Einleitung

 
Ziel dieser Arbeit ist es, die speziellen Probleme fahrplangebundener öffentlicher Verkehrssysteme bei der Suche optimaler Verbindungen nach verschiedenen Kriterien (z.B. Fahrzeit, Preis, Umsteigehäufigkeit, Fahrzeugkategorien usw.) sowie entsprechende Lösungsansätze darzustellen. Besonders die Suche einer ortsübergreifenden Verbindung unter Einbeziehung von Nah- und Fernverkehr stellt hohe Anforderungen.

Im Gegensatz zu individuellen Verkehrsmitteln stehen Verbindungen nur zu vorgegebenen Zeitpunkten zur Verfügung. Aspekte wie Umsteigehäufigkeit, Weg- und Zeitaufwand bei Umsteigevorgängen oder die Anschlußsicherung bei Verspätungen sind entsprechend zu berücksichtigen.

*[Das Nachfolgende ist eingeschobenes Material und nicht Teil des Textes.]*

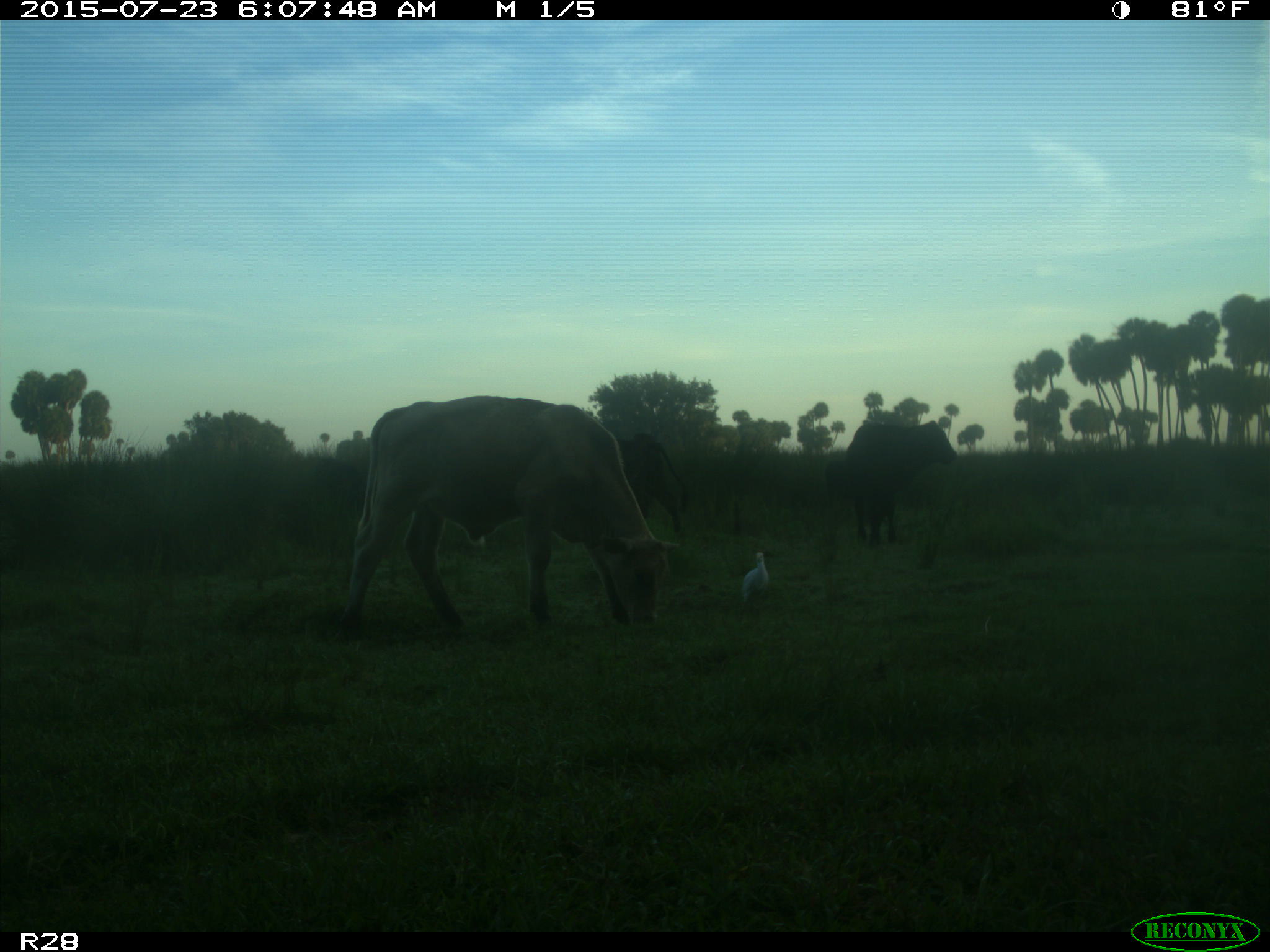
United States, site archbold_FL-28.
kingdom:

Individuelle Prioritäten sind mit einzubeziehen, beispielsweise die Gewichtung preiswerter oder schneller Verbindungen. Gegebenenfalls sind mehrere Alternativen mit entsprechenden Gewichtungen zu bewerten. Ausschlüsse oder Vorgaben bestimmter Verbindungsarten sind zu berücksichtigen (z.B. Gültigkeit eines bestimmten Tarifes, nur mit Fahrradmitnahme). Wichtig sind auch, besonders bei großen Knotenpunkten (z.B. Hauptbahnhöfe), die Umsteigewege von einer Linie zur anderen bzw. vom Nah- zum Fernverkehrsmittel. Wünschenswert ist besonders hier die Berücksichtigung notwendiger Reserven, die für Ortskundige oftmals anders ausfallen als für Fremde, die sich erst orientieren müssen.

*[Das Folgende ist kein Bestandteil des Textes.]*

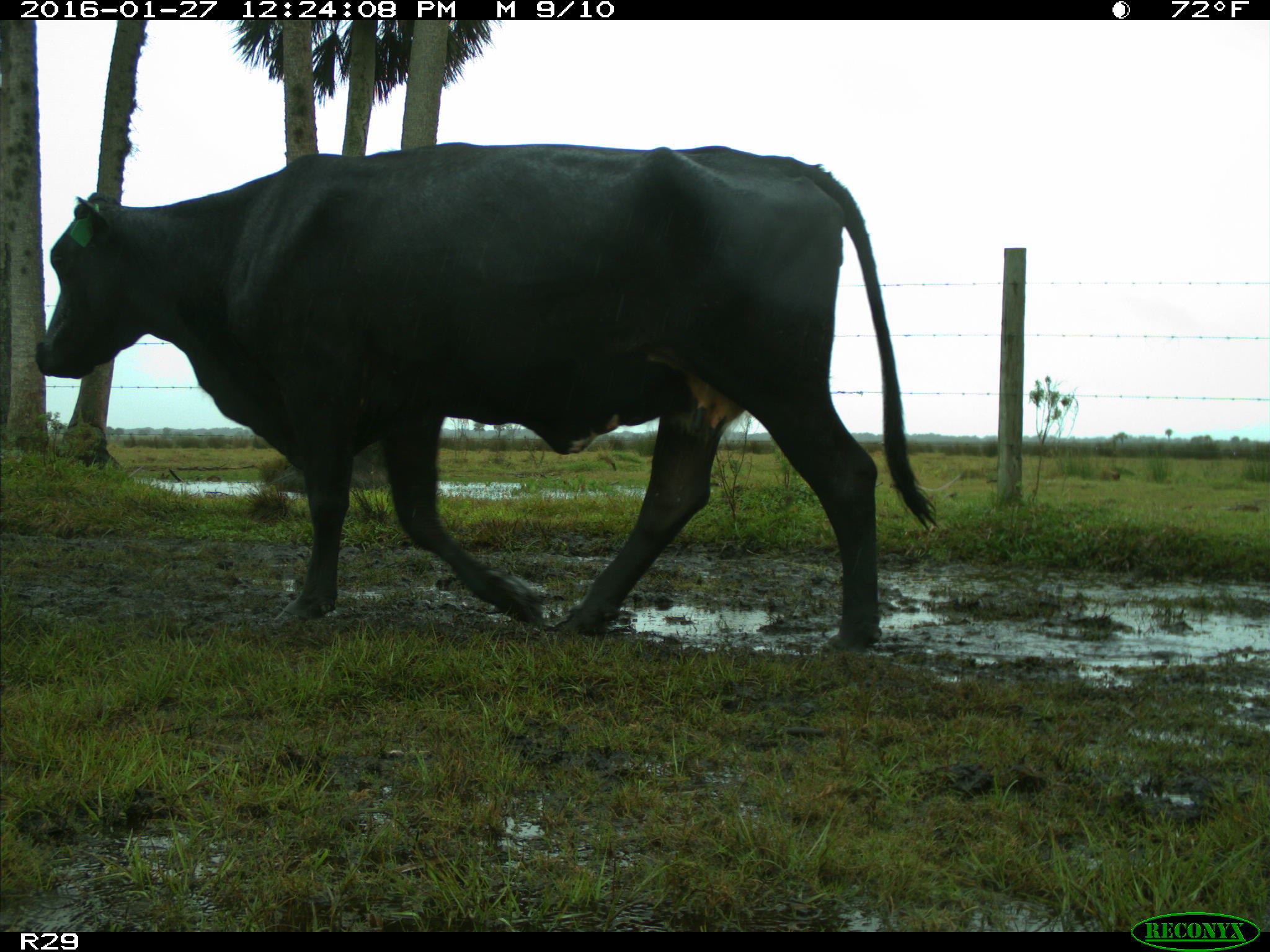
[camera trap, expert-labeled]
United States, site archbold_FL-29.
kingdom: Animalia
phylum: Chordata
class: Mammalia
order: Artiodactyla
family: Bovidae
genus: Bos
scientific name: Bos taurus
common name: domestic cow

Eine weitere Forderung wäre die intermodale Routenplanung, also die Einbeziehung des motorisierten und unmotorisierten Individualverkehrs in die Routensuche. Auch dabei sind unterschiedliche Fälle denkbar. Das eigene Fahrzeug wird oft nur am Anfang der Hin- bzw. am Ende der Rückfahrt in Frage kommen, im Gegensatz zu Taxi, Leihwagen oder Car-Sharing. Ein ohnehin mitgeführtes Fahrrad kann u.U. zur Überbrückung von Angebotslücken benutzt werden.